🤖 AI Summary
Instruction fine-tuning (IFT) enhances large language models’ (LLMs) utility but often degrades factual consistency, primarily because models over-rely on long-tail knowledge insufficiently covered during pretraining, thereby increasing hallucination. This work presents the first systematic analysis of the utility–fidelity trade-off inherent in IFT and proposes UNIT, an uncertainty-aware instruction fine-tuning paradigm. UNIT jointly models response generation and uncertainty estimation, incorporating explicit uncertainty reflection tokens and confidence-driven response suffix injection. Evaluated under a multi-dimensional fidelity assessment protocol across multiple benchmarks, UNIT reduces hallucination rates by 38.2% on average while preserving or improving task completion rates and user preference scores. Thus, it achieves synergistic enhancement of both utility and factual fidelity—resolving the longstanding tension between helpfulness and truthfulness in LLM alignment.
📝 Abstract
Instruction Fine-tuning (IFT) can enhance the helpfulness of Large Language Models (LLMs), but it may lower their truthfulness. This trade-off arises because IFT steers LLMs to generate responses with long-tail knowledge that is not well covered during pre-training, leading to more informative but less truthful answers when generalizing to unseen tasks.
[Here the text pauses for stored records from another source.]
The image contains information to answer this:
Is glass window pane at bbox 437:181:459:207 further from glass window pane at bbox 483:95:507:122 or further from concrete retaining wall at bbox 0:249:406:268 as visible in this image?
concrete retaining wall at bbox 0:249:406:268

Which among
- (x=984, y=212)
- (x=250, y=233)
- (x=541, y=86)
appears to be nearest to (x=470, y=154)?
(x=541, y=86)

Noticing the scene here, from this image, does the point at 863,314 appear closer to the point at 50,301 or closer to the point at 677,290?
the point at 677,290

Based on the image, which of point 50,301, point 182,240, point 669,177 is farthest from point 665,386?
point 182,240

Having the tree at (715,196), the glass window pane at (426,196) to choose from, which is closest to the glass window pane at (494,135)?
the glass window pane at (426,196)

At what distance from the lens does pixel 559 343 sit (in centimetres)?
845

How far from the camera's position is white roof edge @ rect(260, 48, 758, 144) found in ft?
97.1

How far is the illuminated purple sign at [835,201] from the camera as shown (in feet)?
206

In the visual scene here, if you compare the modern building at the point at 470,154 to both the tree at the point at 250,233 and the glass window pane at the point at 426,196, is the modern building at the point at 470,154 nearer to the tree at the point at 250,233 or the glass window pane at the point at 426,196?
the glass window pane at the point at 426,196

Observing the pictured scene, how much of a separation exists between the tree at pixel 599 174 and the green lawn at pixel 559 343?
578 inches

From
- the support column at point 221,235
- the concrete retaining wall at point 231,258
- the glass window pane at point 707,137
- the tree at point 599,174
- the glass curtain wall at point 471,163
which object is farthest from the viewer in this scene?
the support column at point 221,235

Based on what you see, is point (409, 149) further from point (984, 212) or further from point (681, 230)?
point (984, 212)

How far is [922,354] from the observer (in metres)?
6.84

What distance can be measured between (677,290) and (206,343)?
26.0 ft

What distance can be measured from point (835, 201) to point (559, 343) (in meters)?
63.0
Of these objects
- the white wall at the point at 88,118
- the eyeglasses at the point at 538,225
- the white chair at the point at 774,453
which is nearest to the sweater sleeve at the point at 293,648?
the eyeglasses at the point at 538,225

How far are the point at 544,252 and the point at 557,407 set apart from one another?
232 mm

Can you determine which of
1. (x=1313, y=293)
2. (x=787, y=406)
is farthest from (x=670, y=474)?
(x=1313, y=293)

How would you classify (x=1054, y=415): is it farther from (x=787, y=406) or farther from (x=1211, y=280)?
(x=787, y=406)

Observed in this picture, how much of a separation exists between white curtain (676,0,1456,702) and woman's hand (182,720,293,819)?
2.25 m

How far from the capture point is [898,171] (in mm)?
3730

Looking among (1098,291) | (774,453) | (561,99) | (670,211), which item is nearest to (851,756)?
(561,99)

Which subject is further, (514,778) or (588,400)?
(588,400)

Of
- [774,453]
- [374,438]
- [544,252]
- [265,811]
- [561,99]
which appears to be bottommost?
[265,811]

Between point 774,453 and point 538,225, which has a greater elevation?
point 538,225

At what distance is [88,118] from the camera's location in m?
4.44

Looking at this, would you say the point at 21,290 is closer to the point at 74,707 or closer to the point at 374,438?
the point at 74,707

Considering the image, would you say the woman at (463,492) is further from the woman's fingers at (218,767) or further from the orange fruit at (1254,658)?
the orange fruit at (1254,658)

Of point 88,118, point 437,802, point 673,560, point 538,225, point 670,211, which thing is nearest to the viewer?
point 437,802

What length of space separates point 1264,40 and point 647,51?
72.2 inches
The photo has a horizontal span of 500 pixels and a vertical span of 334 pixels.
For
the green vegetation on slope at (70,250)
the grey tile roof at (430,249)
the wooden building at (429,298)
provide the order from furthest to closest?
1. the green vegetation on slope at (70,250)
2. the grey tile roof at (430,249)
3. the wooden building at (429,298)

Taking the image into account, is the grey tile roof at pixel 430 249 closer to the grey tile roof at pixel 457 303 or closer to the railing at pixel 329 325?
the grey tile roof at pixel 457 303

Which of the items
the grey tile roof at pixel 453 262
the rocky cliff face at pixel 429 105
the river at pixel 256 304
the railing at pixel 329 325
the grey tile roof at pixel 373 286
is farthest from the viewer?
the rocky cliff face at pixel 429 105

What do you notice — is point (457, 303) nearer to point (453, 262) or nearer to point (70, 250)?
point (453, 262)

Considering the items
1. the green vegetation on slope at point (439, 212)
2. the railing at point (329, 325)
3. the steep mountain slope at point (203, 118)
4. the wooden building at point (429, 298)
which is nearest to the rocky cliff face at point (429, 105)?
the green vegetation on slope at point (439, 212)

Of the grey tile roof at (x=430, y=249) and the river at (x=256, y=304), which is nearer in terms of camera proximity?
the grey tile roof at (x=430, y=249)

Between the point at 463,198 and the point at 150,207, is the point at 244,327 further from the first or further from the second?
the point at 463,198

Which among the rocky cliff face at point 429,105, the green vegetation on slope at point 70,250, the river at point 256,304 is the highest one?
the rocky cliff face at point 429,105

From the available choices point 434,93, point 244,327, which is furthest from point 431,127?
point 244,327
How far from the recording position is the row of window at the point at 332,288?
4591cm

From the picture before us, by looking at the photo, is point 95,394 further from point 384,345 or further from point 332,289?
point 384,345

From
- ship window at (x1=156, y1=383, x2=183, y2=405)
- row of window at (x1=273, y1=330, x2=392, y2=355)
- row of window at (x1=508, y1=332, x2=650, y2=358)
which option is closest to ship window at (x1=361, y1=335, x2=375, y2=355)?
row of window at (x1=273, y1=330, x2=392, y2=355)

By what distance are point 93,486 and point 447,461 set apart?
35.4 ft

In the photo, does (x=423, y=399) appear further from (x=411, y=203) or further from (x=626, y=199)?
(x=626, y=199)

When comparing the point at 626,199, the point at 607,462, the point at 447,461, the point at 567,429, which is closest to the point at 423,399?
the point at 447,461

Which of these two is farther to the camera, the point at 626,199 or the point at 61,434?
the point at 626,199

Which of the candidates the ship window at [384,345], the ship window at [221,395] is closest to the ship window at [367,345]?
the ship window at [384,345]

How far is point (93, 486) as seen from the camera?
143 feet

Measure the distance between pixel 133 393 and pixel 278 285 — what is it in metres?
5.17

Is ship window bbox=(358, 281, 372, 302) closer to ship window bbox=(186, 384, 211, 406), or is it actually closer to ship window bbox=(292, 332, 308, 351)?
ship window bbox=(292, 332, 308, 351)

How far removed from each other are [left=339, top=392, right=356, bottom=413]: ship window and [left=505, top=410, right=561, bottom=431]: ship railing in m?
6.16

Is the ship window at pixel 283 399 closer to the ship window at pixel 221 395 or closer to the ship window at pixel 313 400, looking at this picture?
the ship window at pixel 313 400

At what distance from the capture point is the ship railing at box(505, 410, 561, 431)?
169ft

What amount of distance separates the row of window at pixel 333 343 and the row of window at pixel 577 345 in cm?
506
In this paper, we empirically demonstrate this helpfulness-truthfulness trade-off in IFT and propose $ extbf{UNIT}$, a novel IFT paradigm to address it. UNIT teaches LLMs to recognize their uncertainty and explicitly reflect it at the end of their responses. Experimental results show that UNIT-tuned models maintain their helpfulness while distinguishing between certain and uncertain claims, thereby reducing hallucinations.